Just remember to drive slowly. There seemed to be more people than before out for walks. Heavens forbid the skateboarders finding out about this.

Anyone who’s watched an old Frankenstein movie – or almost any old black-and-white sci-fi movie – knows you can’t have a decent science lab without a Jacob’s ladder and its noisy, sparky electric arcs crawling up between two wires.
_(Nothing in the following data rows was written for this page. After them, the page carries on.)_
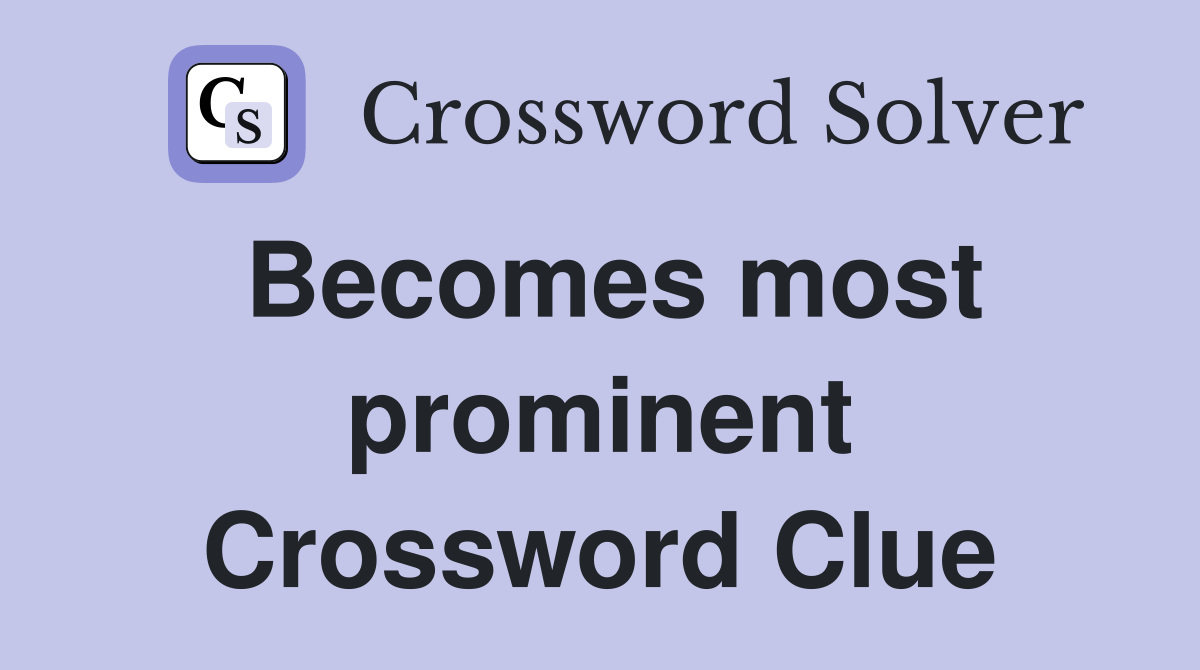 Becomes most prominent Crossword Clue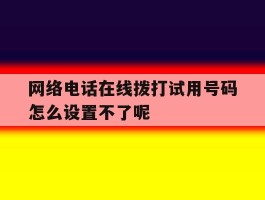 关于网络电话在线拨打试用号码怎么设置不了呢的信息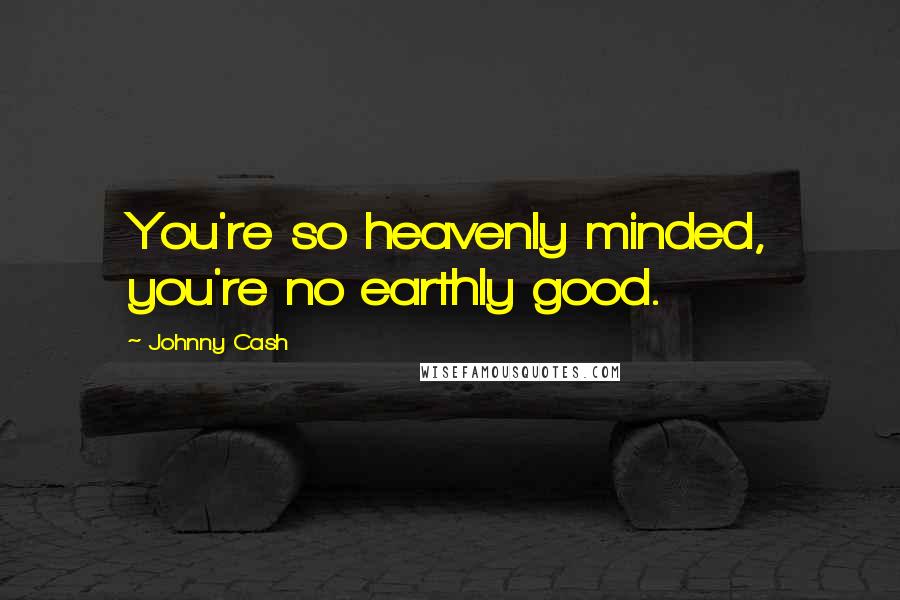 Johnny Cash Quotes: You're so heavenly minded, you're no earthly good.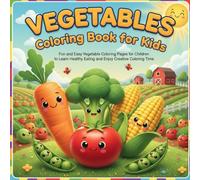 vegetables coloring book for kids: Fun and Easy Vegetable Coloring Pages for Children to Learn Healthy Eating and Enjoy Creative Coloring Time
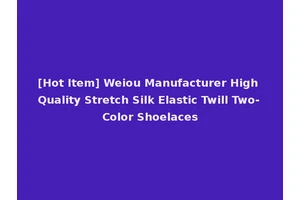 [Hot Item] Weiou Manufacturer High Quality Stretch Silk Elastic Twill Two-Color Shoelaces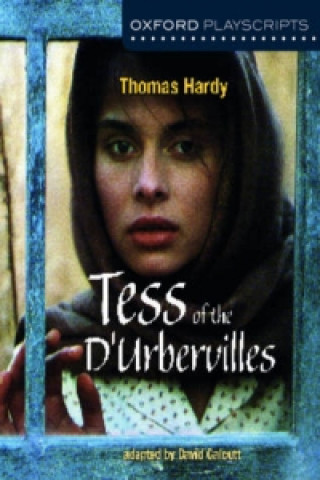 Книга Oxford Playscripts: Tess of the d'Urbervilles Thomas Hardy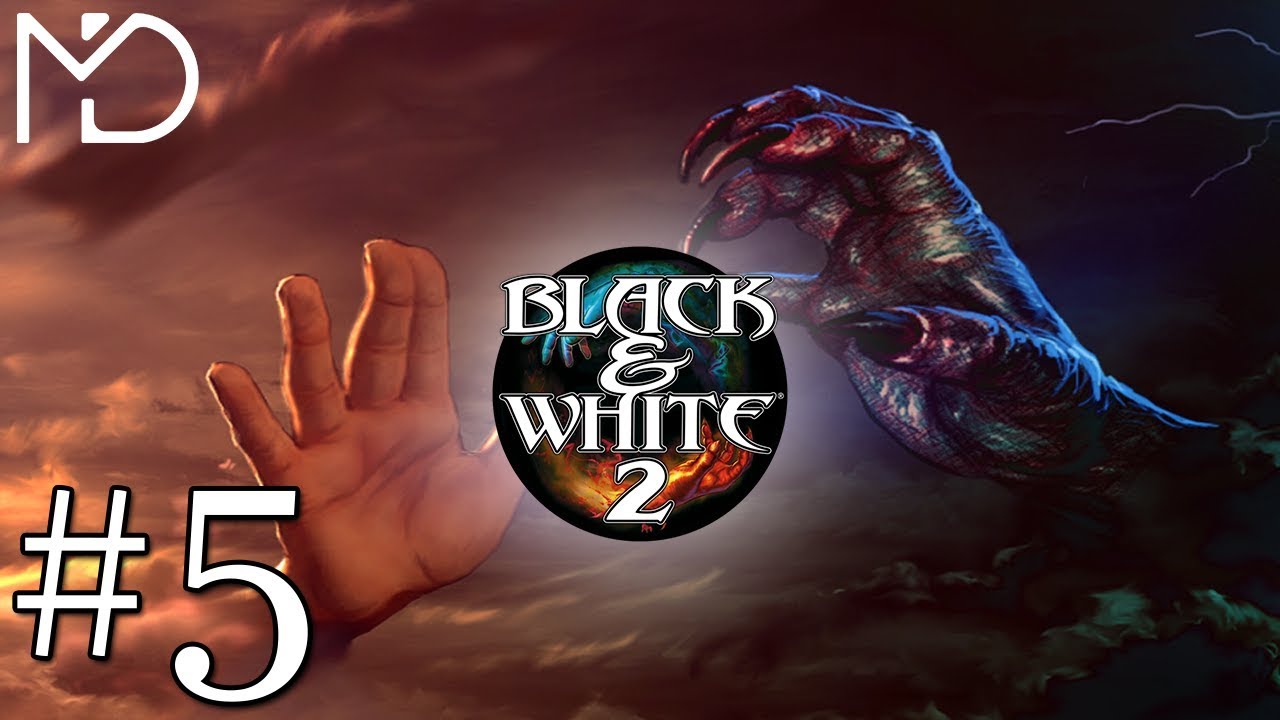 Black And White 2 : Le Combat des Dieux #5, Dernier Monde ! [Let'sPlayFR]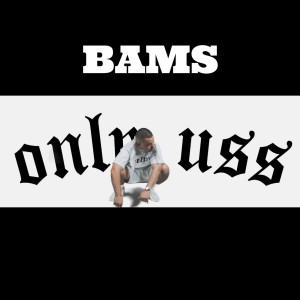 Album Only Uss (Explicit) oleh Bams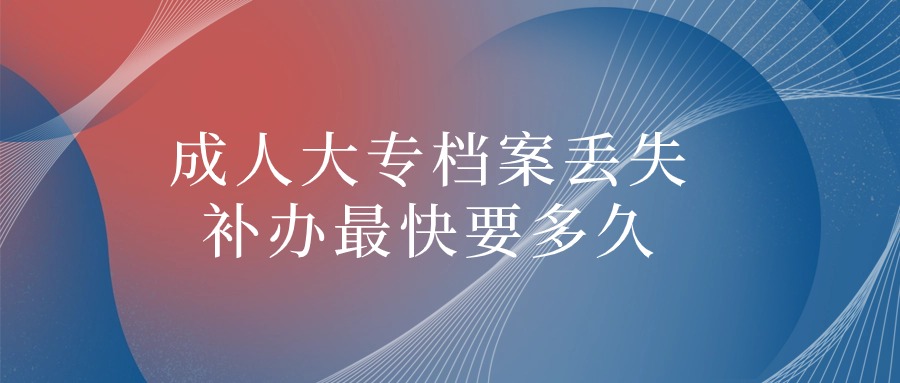 成人大专档案丢失补办最快多久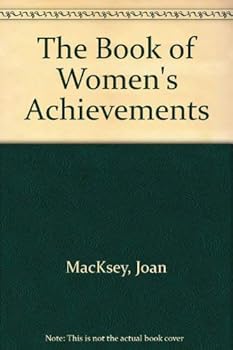 Hardcover The Book of Women's Achievements Book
He would get a charge out of this.

Since we call ourselves ylab, member Craig felt we had to do something about this and kicked off the project. Now if you look up  how-to sites on the web, you’ll see a lot of recommendations on how to make one using a tube TV fly-back transformer, and maybe a fluorescent light ballast as an power source. But nooooo, not us. At ylab, we have the benefit of having some … ahem… experienced members. Some retired. They have some amazing knowledge. They have some crazy old stuff in their basements. And sometimes, they bring out that stuff. Member Craig brought a transformer box that looks like it came from a World War 2 radar station. It kicks off some serious spark.

Notice how nobody is standing close to this thing.

We took a break the following week after  someone said there was a gas smell from the furnace room. As in holy-stuff we’re not coming in until that’s cleared up. Once we got the all-clear… Member Gilles of radio restoration fame brought in an electronic ignition thing from an old car. Probably a very old car. Looks like the first generation after points and condensers. That and a PC power supply would do the trick. But it would not be cool enough.

Sparks. A giant knob to turn that changes the sparky sounds. Life is good.

Gilles knows that we have a few jurassic audio oscillators. That’s the thing with the big dial in the background. How many? Enough that we could risk one. Wire that in, and now the sparks fly with different tones as you turn the giant knob. We’re officially a real science lab! Correction from original post: we originally said the big transformer was from Ross. It’s Craig’s. And Craig is not retired.